There is a limit on the file size of 30 MB, for most analyses this will not be exceeded.

Textstat 3

program: Textstat 3
author: Matthias Hüning
distributor: Matthias Hüning
documentation: tutorial
download: version 2.9 freeware, version 3 is beta and must be compiled by yourself
operating system: MS-Windows, Mac OS-X, Linux. needs Python
description: TextSTAT is a simple programme for the analysis of texts. It reads ASCII/ANSI texts and HTML files (directly from the internet) and it produces word frequency lists and concordances from these files. The programme is distributed as freeware. Source code in Python is also available for free. The user interface is provided in English, German, Dutch, Potugese, Spanish, Catalan, French, Italian, Galician, Finnish (Suomi), Polish, or Czech.

Wordless 3.5.0

program: Wordless 3.5.0
author: Ye Lei
distributor: Ye Lei
documentation: documentation
docwnload: download section
operating system(s): MS-Windows, Mac OS, Linux
description: Computes frequencies of words, lexical density, dispersion and values of readability formulas.

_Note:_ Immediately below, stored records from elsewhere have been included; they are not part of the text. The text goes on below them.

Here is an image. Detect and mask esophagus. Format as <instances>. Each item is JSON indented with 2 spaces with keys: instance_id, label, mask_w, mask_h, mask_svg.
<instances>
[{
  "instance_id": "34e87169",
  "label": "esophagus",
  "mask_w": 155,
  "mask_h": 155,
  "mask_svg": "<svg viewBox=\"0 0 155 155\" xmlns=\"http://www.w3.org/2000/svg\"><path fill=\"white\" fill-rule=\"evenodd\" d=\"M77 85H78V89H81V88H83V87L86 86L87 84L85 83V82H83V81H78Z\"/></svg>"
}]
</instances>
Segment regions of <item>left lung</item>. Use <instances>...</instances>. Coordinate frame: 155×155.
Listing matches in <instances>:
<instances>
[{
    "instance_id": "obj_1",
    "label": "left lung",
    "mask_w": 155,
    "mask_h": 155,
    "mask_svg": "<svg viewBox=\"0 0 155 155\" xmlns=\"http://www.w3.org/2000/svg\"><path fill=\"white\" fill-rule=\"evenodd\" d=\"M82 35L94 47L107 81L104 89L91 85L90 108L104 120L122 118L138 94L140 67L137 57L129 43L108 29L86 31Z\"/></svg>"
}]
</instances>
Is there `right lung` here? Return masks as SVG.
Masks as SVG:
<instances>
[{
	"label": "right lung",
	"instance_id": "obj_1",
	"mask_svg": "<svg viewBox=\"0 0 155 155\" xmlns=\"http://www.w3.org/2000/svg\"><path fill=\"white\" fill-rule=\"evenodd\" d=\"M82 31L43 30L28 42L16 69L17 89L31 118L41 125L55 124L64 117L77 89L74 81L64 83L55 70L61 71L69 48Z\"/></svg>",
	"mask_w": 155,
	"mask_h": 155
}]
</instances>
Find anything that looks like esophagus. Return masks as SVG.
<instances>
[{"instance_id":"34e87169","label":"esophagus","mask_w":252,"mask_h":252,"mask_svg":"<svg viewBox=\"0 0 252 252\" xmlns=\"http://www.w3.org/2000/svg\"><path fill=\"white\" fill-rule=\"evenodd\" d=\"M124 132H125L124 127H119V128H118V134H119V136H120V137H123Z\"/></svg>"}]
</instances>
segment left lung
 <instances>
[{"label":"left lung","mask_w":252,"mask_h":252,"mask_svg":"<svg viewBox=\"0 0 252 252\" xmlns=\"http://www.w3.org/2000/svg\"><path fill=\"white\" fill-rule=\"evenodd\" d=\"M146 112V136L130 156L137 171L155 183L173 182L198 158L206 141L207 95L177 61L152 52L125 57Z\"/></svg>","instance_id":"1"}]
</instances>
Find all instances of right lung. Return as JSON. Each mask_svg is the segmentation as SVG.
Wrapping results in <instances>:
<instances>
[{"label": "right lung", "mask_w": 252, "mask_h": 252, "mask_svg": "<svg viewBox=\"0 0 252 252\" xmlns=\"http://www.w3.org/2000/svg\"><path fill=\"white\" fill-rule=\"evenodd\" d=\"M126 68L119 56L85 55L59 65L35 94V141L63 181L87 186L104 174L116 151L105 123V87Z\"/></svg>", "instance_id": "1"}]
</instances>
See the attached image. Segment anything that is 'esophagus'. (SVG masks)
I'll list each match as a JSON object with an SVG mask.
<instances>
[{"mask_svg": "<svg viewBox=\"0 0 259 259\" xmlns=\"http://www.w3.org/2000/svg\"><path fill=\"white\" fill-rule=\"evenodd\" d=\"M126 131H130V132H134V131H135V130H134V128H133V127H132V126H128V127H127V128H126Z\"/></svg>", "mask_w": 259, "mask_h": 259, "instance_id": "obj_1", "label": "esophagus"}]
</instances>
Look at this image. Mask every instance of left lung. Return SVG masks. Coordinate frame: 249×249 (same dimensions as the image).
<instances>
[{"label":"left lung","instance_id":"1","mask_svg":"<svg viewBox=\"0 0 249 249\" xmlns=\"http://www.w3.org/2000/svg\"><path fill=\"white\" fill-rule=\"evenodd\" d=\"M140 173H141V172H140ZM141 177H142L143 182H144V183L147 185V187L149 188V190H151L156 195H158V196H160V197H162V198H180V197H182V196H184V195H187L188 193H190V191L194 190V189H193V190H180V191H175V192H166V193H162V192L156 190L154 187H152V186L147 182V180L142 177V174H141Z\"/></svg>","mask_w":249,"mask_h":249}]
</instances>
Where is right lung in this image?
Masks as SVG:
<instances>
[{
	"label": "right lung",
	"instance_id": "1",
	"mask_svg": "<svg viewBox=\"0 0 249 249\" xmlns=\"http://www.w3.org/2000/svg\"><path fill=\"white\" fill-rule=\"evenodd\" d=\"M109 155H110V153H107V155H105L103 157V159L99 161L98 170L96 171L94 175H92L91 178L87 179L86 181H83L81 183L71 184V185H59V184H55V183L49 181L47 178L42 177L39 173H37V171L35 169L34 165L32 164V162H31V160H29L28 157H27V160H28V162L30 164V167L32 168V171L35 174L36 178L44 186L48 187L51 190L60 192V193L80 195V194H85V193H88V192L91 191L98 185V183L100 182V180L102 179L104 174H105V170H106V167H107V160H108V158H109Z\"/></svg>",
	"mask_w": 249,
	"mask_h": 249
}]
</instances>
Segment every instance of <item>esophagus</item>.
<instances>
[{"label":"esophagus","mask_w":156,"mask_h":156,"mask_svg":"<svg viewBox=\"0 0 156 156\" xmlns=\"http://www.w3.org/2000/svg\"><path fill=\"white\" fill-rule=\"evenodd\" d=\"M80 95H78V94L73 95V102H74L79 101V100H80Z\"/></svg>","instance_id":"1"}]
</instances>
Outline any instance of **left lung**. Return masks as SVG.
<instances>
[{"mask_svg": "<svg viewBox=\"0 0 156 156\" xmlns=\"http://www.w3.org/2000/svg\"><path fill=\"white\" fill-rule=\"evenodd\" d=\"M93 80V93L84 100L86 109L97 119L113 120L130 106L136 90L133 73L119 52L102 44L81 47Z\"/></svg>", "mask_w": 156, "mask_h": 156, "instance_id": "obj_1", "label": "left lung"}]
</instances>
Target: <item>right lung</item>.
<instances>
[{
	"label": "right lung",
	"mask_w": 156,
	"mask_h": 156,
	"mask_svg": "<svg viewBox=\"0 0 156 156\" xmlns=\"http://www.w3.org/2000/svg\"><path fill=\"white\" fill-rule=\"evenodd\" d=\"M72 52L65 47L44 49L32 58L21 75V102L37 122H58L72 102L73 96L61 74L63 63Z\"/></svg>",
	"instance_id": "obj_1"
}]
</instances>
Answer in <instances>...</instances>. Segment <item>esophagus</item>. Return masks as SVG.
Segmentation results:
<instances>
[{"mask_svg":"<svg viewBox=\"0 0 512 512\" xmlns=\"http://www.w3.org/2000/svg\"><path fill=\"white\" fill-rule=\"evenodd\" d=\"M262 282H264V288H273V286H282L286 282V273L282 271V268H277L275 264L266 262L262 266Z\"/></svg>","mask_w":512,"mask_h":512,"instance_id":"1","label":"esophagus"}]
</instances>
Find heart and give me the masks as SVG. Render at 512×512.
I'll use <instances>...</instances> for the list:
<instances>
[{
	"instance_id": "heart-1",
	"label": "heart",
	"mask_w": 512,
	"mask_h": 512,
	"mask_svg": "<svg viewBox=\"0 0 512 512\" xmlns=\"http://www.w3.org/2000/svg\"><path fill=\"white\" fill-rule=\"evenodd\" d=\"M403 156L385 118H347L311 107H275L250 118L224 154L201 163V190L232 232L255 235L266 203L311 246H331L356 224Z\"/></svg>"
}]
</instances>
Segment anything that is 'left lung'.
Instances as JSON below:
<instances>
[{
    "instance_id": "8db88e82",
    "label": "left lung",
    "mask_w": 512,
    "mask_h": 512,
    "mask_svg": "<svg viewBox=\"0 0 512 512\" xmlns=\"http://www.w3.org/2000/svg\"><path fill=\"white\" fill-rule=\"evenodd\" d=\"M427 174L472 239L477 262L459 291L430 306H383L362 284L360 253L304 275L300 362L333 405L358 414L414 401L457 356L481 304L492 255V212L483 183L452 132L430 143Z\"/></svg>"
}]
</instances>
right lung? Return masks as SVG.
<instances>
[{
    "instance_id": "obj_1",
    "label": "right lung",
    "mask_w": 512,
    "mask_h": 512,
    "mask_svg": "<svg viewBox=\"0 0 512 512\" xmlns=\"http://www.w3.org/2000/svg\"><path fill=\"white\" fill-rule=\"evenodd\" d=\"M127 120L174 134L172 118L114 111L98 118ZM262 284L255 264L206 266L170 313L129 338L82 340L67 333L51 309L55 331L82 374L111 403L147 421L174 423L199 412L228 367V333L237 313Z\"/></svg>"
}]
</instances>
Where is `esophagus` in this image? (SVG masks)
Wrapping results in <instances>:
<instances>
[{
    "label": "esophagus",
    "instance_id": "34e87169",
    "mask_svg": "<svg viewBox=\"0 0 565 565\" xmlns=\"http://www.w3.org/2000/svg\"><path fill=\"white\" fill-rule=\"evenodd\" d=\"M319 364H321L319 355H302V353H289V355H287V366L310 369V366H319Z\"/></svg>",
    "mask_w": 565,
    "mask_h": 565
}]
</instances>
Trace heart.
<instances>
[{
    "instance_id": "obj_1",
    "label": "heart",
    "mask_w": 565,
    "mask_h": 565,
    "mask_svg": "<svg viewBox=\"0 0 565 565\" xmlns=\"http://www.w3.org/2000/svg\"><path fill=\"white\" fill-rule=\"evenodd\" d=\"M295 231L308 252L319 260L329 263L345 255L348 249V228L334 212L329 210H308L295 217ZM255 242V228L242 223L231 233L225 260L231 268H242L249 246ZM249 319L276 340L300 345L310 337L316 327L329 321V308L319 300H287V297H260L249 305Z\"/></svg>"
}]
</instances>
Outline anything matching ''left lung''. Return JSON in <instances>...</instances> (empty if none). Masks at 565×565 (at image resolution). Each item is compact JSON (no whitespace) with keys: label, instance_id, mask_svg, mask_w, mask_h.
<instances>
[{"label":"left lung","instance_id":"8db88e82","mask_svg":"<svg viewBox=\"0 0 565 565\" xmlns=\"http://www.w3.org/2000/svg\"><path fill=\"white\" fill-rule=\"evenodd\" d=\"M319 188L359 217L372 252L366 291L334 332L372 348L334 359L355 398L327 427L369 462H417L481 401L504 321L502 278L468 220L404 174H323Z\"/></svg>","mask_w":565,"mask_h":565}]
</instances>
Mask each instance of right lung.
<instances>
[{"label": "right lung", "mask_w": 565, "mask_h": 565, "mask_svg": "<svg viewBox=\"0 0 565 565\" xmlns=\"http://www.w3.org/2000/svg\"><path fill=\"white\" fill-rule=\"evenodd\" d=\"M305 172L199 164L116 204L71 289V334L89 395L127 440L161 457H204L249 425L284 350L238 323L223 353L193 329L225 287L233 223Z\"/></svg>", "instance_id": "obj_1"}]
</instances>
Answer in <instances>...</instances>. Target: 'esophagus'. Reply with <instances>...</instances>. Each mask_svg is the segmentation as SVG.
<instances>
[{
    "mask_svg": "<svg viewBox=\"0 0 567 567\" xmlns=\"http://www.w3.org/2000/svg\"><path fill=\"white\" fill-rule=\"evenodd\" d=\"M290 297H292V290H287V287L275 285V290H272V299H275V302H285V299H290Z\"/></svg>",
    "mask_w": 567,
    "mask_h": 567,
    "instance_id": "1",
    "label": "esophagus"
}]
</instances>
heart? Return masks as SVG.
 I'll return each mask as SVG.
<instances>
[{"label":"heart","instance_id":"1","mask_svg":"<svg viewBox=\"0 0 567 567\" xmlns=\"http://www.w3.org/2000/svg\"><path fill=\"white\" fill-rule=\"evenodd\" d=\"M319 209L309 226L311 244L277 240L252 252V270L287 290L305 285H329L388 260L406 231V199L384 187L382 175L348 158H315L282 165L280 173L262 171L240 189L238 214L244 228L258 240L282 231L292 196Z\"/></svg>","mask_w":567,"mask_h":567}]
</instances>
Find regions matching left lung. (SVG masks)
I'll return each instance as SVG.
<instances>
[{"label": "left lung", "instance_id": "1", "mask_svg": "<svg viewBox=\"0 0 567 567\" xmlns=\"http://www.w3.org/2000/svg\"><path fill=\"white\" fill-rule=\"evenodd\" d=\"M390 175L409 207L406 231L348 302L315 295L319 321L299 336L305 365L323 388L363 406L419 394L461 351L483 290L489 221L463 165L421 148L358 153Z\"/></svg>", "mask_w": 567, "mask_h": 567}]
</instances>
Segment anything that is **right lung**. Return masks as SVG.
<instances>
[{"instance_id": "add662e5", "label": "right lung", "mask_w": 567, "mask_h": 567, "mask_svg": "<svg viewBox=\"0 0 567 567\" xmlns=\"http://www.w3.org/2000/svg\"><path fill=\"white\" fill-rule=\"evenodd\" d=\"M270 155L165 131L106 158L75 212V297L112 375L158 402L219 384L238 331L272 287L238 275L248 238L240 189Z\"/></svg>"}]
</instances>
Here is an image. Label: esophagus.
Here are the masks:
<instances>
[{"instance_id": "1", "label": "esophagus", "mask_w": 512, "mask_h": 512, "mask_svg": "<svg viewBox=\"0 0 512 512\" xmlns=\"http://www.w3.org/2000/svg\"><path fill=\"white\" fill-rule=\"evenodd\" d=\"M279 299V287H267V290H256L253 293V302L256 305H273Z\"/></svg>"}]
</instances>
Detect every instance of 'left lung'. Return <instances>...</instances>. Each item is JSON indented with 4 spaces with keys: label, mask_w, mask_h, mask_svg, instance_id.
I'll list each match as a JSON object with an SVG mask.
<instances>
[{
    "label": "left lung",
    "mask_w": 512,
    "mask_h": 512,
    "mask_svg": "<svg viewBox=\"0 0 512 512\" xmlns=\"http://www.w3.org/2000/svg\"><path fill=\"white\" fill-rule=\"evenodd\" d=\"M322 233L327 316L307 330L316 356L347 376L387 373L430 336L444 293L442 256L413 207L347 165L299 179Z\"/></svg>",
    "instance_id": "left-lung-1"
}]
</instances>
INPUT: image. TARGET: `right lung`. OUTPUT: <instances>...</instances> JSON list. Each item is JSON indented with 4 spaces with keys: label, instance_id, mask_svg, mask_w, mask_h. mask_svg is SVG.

Wordless is an integrated corpus tool with multilingual support for the study of language, literature, and translation.

Wordsmith 9.0

program: WordSmith 9.0
author: Mike Scott
distributor: Mike Scott, Liverpool University
documentation: manual in English, French, and German
download: download page for different versions shows a sample of the results only
operating system: MS-Windows
description: WordSmith is the sucessor of MicroConcord.

WordWanderer

program: WordSWanderer
author: Marian Dörk and Dawn Knight
distributor: Marian Dörk and Dawn Knight, Newcastle University, UK
docwnload: source code
operating system(s): runs within a browser, seems to be written in Javascript
description: We are experimenting with visual ways in which we can enhance people's engagement with language. By fusing the information we can obtain from corpus searches, concordance outputs and word clouds we are aiming to enable and encourage people to notice and wander through the words they read, write and speak.